72 hours should be left between training the same muscle however lower the exercise number .

for example monday you hit biceps with 2 exercises 3 sets of 8 then thursday you hit biceps again with 2 exercises 3 sets of 8 same for any other body part however bigger parts need more volume .


----------



## C.Hill (Nov 21, 2010)

flinty90 said:


> ???????? im serious


I'm going to have to politely disagree with you lol

I'm training biceps twice a week to help bring them up as I neglected them for first few years of training(opposite to everyone else lol), and it's working a treat

All my compounds are improving too! Train like a beast mate lol


----------



## MRSTRONG (Apr 18, 2009)

C.Hill said:


> I'm going to have to politely disagree with you lol
> 
> I'm training biceps twice a week to help bring them up as I neglected them for first few years of training(opposite to everyone else lol), and it's working a treat
> 
> All my compounds are improving too! Train like a beast mate lol


ive started training biceps too twice a week i thought training biceps was for vain girle men .


----------



## flinty90 (Jul 1, 2010)

C.Hill said:


> I'm going to have to politely disagree with you lol
> 
> I'm training biceps twice a week to help bring them up as I neglected them for first few years of training(opposite to everyone else lol), and it's working a treat
> 
> All my compounds are improving too! Train like a beast mate lol


well i wont argue with progress mate, but i would say that your lucky and i still think (majority) of people wouldnt be able to EFFECTIVELY train biceps twice per week and still make progress on other lifts !!!

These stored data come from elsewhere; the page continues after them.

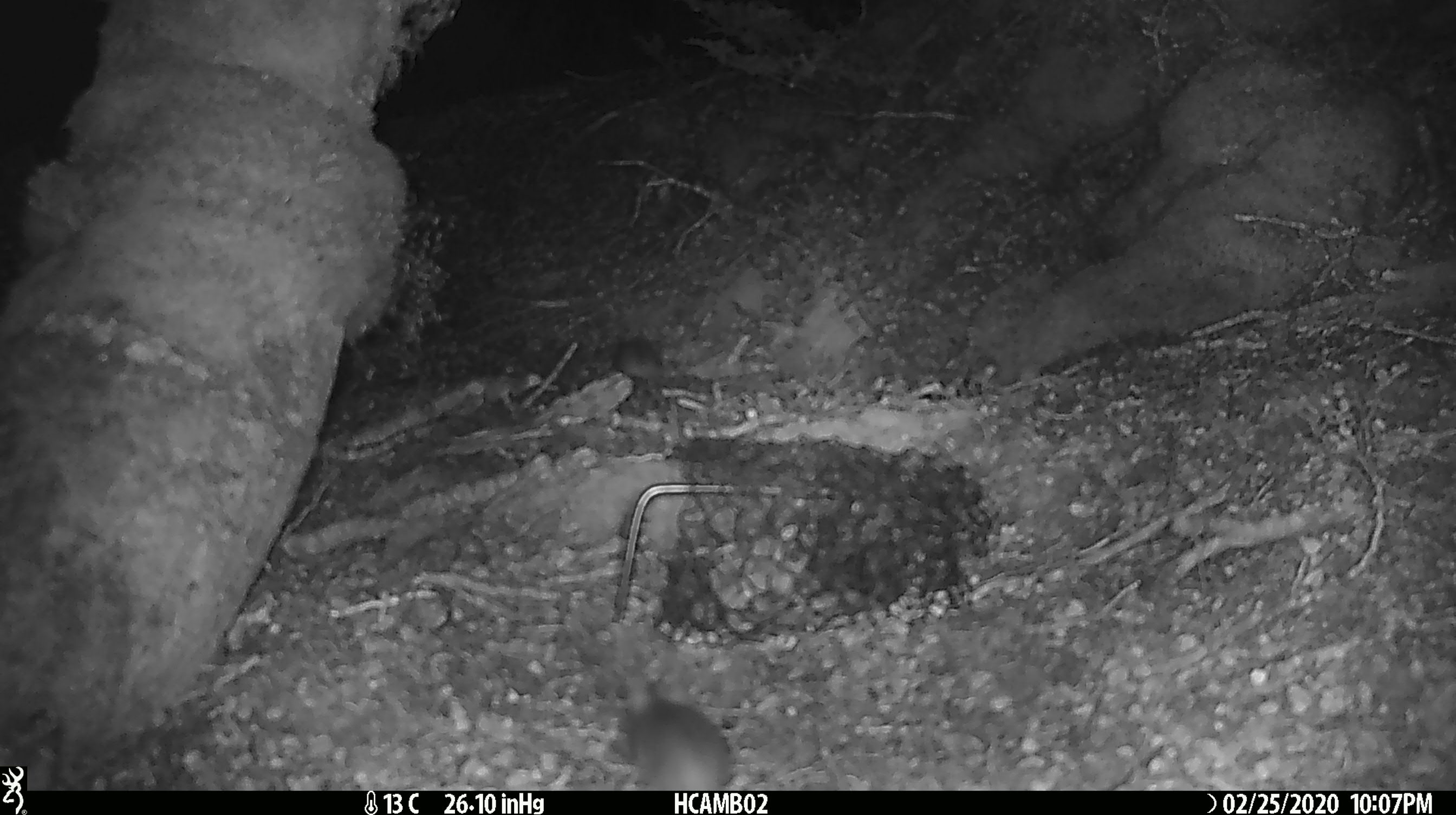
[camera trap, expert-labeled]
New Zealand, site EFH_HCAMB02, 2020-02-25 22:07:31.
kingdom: Animalia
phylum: Chordata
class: Mammalia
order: Rodentia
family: Muridae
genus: Mus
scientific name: Mus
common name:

well done if you achieved that mate . how big are your biceps hill ??

and are you using gear at that aswell ???


----------



## C.Hill (Nov 21, 2010)

ewen said:


> ive started training biceps too twice a week i thought training biceps was for vain girle men .


Same mate, used to take the **** out of my mate doing loads of curls whilst I stuck to my compounds, 3 years later his arms are a bit bigger but I deadlift 230kg and he deadlifts 150kg


----------



## BillC (Jun 11, 2009)

ewen said:


> 72 hours should be left between training the same muscle however lower the exercise number .
> 
> for example monday you hit biceps with 2 exercises 3 sets of 8 then thursday you hit biceps again with 2 exercises 3 sets of 8 same for any other body part however bigger parts need more volume .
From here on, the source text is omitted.